** SET EXERCISE **
Set down the whole listing verbatim.

━━━━━ PROVIDED ENTRIES ━━━━━

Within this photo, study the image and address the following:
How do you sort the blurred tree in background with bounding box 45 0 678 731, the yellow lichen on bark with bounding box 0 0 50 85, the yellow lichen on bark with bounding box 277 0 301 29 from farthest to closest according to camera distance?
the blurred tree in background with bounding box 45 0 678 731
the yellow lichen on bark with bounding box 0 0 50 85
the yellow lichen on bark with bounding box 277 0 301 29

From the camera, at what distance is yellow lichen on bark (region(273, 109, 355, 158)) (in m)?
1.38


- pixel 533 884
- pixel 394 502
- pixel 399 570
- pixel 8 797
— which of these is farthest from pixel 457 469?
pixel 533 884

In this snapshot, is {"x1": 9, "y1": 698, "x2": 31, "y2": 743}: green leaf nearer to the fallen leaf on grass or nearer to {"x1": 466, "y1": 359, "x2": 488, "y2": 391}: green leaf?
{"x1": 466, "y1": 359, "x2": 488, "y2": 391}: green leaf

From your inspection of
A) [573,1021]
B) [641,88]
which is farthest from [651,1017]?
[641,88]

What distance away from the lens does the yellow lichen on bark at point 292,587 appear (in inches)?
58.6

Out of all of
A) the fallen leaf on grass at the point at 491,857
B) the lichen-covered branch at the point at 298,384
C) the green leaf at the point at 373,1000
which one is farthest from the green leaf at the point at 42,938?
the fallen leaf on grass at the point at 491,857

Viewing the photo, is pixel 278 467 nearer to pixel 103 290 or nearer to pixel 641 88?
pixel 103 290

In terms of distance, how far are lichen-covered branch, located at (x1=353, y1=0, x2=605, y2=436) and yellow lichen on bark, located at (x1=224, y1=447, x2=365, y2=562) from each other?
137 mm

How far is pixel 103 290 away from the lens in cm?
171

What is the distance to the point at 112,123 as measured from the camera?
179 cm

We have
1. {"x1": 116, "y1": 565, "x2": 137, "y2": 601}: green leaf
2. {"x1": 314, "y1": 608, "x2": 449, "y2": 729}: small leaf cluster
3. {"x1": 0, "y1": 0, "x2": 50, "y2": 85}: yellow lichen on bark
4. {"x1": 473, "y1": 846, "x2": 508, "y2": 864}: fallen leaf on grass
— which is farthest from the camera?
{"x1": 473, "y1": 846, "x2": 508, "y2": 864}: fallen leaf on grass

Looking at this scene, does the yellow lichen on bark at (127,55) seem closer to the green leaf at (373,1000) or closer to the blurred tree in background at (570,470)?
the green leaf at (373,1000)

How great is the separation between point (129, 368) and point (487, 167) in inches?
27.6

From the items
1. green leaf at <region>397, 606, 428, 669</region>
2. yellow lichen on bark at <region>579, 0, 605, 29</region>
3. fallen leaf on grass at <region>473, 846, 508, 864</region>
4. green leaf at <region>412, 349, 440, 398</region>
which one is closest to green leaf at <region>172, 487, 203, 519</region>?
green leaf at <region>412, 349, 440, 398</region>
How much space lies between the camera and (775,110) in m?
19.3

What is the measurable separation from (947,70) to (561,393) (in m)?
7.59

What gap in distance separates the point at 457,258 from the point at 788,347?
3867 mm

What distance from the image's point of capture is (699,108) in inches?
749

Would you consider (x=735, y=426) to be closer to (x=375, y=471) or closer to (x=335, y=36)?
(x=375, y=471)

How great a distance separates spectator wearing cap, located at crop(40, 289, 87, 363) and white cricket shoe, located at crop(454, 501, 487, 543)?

━━━━━

** REPLY TO THE TASK **
Within this photo, study the image and address the following:
How do you sort the blurred tree in background with bounding box 45 0 678 731, the yellow lichen on bark with bounding box 0 0 50 85, the yellow lichen on bark with bounding box 277 0 301 29 from farthest to closest according to camera distance?
the blurred tree in background with bounding box 45 0 678 731
the yellow lichen on bark with bounding box 0 0 50 85
the yellow lichen on bark with bounding box 277 0 301 29

From the camera, at what distance is yellow lichen on bark (region(273, 109, 355, 158)) (in m)?
1.38


- pixel 533 884
- pixel 394 502
- pixel 399 570
- pixel 8 797
— which of these is farthest from pixel 457 469?
pixel 533 884

In this snapshot, is {"x1": 9, "y1": 698, "x2": 31, "y2": 743}: green leaf nearer to the fallen leaf on grass or nearer to {"x1": 466, "y1": 359, "x2": 488, "y2": 391}: green leaf?
{"x1": 466, "y1": 359, "x2": 488, "y2": 391}: green leaf

From your inspection of
A) [573,1021]
B) [641,88]
which is farthest from [651,1017]?
[641,88]

What distance away from the lens does the yellow lichen on bark at point 292,587 appear (in inches)?
58.6

Out of all of
A) the fallen leaf on grass at the point at 491,857
B) the lichen-covered branch at the point at 298,384
C) the green leaf at the point at 373,1000
which one is farthest from the green leaf at the point at 42,938?
the fallen leaf on grass at the point at 491,857

Viewing the photo, is pixel 278 467 nearer to pixel 103 290 or nearer to pixel 641 88?
pixel 103 290

In terms of distance, how far are lichen-covered branch, located at (x1=353, y1=0, x2=605, y2=436) and yellow lichen on bark, located at (x1=224, y1=447, x2=365, y2=562) from each other?
137 mm

How far is pixel 103 290 away from the lens in cm?
171

What is the distance to the point at 112,123 as measured from the camera?
179 cm

We have
1. {"x1": 116, "y1": 565, "x2": 137, "y2": 601}: green leaf
2. {"x1": 314, "y1": 608, "x2": 449, "y2": 729}: small leaf cluster
3. {"x1": 0, "y1": 0, "x2": 50, "y2": 85}: yellow lichen on bark
4. {"x1": 473, "y1": 846, "x2": 508, "y2": 864}: fallen leaf on grass
— which is farthest from the camera?
{"x1": 473, "y1": 846, "x2": 508, "y2": 864}: fallen leaf on grass

Looking at this scene, does the yellow lichen on bark at (127,55) seem closer to the green leaf at (373,1000) or closer to the blurred tree in background at (570,470)?
the green leaf at (373,1000)

How great is the separation between point (129, 368) and point (487, 167) in inches?
27.6

From the items
1. green leaf at <region>397, 606, 428, 669</region>
2. yellow lichen on bark at <region>579, 0, 605, 29</region>
3. fallen leaf on grass at <region>473, 846, 508, 864</region>
4. green leaf at <region>412, 349, 440, 398</region>
which one is closest to green leaf at <region>172, 487, 203, 519</region>?
green leaf at <region>412, 349, 440, 398</region>
How much space lies between the camera and (775,110) in m?
19.3

What is the measurable separation from (947,70) to (561,393) (in m)?
7.59

What gap in distance separates the point at 457,258 from the point at 788,347?
3867 mm

What distance from the image's point of capture is (699,108) in inches?
749

Would you consider (x=735, y=426) to be closer to (x=375, y=471) or closer to (x=335, y=36)?
(x=375, y=471)

How great a distance separates spectator wearing cap, located at crop(40, 289, 87, 363) and white cricket shoe, located at crop(454, 501, 487, 543)?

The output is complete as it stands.